[<prev] [next>] [<thread-prev] [thread-next>] [day] [month] [year] [list]
Message-ID: <87346o582b.fsf@oracle.com>
Date: Sun, 09 Nov 2025 23:20:15 -0800
From: Ankur Arora <ankur.a.arora@...cle.com>
To: "David Hildenbrand (Red Hat)" <david@...nel.org>
Cc: Ankur Arora <ankur.a.arora@...cle.com>, linux-kernel@...r.kernel.org,
linux-mm@...ck.org, x86@...nel.org, akpm@...ux-foundation.org,
bp@...en8.de, dave.hansen@...ux.intel.com, hpa@...or.com,
mingo@...hat.com, mjguzik@...il.com, luto@...nel.org,
peterz@...radead.org, acme@...nel.org, namhyung@...nel.org,
tglx@...utronix.de, willy@...radead.org, raghavendra.kt@....com,
boris.ostrovsky@...cle.com, konrad.wilk@...cle.com
Subject: Re: [PATCH v8 6/7] mm, folio_zero_user: support clearing page ranges
David Hildenbrand (Red Hat) <david@...nel.org> writes:
> On 27.10.25 21:21, Ankur Arora wrote:
>> Clear contiguous page ranges in folio_zero_user() instead of clearing
>> a page-at-a-time.

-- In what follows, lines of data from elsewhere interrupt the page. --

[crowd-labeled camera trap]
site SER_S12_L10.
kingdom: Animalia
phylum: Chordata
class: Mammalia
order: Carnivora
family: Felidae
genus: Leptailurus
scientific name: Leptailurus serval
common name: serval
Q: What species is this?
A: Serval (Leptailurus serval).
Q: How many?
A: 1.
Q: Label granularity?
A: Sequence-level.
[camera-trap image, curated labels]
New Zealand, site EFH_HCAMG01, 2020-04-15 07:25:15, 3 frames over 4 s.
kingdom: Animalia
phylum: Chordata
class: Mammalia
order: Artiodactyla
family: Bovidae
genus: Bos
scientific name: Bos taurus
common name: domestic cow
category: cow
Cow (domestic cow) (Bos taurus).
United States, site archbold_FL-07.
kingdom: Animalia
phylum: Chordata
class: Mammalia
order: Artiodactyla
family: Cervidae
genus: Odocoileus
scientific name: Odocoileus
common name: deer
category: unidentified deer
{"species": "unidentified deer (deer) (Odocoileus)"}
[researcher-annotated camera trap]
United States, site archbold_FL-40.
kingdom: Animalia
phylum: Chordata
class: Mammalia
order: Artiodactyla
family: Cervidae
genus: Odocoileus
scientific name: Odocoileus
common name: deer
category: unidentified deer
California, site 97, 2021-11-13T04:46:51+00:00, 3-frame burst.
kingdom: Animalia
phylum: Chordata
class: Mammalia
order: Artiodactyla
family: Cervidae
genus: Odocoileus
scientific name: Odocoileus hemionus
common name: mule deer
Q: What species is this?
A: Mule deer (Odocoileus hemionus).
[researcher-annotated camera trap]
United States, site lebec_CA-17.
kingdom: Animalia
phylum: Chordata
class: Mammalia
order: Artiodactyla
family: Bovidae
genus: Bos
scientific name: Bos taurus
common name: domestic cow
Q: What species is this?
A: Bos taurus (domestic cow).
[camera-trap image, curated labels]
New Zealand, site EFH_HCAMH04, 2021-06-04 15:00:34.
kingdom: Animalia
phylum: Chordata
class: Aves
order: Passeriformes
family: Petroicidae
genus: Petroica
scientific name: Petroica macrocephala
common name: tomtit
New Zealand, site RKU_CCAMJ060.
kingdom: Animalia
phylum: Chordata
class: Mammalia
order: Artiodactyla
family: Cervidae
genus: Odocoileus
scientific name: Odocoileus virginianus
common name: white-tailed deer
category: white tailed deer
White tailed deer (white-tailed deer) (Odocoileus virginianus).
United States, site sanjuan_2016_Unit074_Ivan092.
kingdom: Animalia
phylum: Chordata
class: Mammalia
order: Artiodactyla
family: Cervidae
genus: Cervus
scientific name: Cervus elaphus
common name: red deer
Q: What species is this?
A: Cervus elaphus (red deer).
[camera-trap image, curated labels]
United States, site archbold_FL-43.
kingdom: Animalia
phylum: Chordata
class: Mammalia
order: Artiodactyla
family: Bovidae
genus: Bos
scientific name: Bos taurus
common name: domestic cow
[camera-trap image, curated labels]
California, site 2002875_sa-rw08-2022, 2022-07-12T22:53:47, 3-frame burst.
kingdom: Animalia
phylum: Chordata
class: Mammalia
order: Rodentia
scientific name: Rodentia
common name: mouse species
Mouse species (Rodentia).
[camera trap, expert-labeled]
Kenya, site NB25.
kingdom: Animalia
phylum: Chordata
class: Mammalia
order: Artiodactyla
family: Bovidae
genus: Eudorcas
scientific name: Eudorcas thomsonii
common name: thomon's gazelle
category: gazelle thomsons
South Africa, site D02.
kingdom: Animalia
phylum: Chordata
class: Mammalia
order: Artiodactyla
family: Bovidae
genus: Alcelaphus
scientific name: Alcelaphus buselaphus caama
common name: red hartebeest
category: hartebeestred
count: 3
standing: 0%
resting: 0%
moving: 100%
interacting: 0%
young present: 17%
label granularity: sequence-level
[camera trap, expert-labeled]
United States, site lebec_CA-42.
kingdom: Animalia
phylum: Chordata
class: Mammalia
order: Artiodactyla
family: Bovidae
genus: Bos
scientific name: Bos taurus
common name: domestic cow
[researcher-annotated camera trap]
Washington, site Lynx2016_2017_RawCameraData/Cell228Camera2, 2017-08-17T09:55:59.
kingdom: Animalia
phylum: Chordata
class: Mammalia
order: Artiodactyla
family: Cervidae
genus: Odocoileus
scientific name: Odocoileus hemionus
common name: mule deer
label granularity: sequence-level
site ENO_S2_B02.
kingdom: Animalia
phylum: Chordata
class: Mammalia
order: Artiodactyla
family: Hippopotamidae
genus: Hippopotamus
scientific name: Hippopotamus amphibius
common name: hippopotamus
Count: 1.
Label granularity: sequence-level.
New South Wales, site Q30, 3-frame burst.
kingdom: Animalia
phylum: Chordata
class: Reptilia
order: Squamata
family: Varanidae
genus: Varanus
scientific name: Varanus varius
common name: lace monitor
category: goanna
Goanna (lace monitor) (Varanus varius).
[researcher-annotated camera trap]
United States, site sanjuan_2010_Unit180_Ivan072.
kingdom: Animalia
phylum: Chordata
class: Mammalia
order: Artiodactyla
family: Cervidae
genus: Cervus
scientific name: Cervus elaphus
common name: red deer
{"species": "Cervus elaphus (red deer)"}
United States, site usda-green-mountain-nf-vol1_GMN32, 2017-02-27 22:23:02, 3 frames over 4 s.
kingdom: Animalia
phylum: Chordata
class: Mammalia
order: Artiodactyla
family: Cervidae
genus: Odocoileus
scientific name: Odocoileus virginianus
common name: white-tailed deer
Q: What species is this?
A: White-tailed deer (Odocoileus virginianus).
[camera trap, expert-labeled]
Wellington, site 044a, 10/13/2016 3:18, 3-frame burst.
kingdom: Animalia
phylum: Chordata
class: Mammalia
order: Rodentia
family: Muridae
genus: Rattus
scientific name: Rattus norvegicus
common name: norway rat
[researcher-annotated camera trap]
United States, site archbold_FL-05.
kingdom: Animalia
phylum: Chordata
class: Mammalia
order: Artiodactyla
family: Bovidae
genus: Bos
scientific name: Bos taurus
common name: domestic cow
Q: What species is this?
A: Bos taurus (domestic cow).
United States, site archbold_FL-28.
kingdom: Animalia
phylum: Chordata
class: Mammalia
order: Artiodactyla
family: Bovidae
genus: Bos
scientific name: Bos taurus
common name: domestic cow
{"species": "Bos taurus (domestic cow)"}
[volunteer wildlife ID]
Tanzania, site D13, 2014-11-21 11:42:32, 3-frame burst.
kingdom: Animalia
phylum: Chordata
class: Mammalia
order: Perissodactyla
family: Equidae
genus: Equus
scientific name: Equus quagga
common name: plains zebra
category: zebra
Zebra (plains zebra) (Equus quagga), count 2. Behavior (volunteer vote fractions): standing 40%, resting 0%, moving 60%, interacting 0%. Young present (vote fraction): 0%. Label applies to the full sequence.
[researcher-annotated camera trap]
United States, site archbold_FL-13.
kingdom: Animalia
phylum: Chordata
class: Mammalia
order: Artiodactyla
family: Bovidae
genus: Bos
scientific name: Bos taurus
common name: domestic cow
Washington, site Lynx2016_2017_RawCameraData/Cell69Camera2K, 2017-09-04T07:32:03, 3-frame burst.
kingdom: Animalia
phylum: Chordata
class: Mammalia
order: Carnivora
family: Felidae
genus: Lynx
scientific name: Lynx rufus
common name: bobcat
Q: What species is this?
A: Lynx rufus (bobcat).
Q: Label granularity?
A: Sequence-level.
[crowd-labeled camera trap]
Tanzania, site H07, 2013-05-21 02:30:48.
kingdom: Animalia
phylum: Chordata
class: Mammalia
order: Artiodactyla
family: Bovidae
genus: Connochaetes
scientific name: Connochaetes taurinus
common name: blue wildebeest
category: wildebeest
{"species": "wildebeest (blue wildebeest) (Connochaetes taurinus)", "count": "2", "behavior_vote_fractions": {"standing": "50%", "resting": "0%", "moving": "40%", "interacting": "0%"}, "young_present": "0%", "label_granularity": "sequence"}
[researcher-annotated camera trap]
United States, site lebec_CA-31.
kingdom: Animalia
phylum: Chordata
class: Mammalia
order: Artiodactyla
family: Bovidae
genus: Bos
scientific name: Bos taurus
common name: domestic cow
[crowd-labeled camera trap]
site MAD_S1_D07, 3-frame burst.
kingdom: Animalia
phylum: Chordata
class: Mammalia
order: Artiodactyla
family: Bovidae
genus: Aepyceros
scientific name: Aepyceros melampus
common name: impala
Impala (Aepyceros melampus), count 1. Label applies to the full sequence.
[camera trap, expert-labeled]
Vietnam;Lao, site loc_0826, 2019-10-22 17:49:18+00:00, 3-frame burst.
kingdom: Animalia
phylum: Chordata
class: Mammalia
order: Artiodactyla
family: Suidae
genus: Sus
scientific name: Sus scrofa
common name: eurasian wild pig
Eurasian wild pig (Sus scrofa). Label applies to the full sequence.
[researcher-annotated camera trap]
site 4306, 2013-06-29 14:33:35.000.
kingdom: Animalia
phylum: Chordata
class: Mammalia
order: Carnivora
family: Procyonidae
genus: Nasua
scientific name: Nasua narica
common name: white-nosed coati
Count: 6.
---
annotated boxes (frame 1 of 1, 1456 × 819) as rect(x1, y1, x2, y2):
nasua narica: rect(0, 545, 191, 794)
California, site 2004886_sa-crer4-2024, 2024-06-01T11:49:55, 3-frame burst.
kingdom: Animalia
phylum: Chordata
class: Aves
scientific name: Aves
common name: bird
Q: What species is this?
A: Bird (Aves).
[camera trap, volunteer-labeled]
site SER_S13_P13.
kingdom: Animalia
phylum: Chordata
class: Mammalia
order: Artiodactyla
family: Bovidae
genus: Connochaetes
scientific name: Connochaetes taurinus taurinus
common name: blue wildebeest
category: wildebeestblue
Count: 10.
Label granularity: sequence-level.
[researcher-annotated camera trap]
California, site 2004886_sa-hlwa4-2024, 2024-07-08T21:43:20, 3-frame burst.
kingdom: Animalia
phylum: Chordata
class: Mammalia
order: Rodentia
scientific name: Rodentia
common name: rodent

This enables CPU specific optimizations based on
>> the length of the region.
>> Operating on arbitrarily large regions can lead to high preemption
>> latency under cooperative preemption models. So, limit the worst
>> case preemption latency via architecture specified PAGE_CONTIG_NR
>> units.
>> The resultant performance depends on the kinds of optimizations
>> available to the CPU for the region being cleared. Two classes of
>> of optimizations:
>> - clearing iteration costs can be amortized over a range larger
>> than a single page.
>> - cacheline allocation elision (seen on AMD Zen models).
>> Testing a demand fault workload shows an improved baseline from the
>> first optimization and a larger improvement when the region being
>> cleared is large enough for the second optimization.
>> AMD Milan (EPYC 7J13, boost=0, region=64GB on the local NUMA node):
>> $ perf bench mem map -p $pg-sz -f demand -s 64GB -l 5
>> page-at-a-time contiguous clearing change
>> (GB/s +- %stdev) (GB/s +- %stdev)
>> pg-sz=2MB 12.92 +- 2.55% 17.03 +- 0.70% + 31.8%
>> preempt=*
>> pg-sz=1GB 17.14 +- 2.27% 18.04 +- 1.05% [#] + 5.2%
>> preempt=none|voluntary
>> pg-sz=1GB 17.26 +- 1.24% 42.17 +- 4.21% +144.3% preempt=full|lazy
>> [#] AMD Milan uses a threshold of LLC-size (~32MB) for eliding cacheline
>> allocation, which is larger than ARCH_PAGE_CONTIG_NR, so
>> preempt=none|voluntary see no improvement on the pg-sz=1GB.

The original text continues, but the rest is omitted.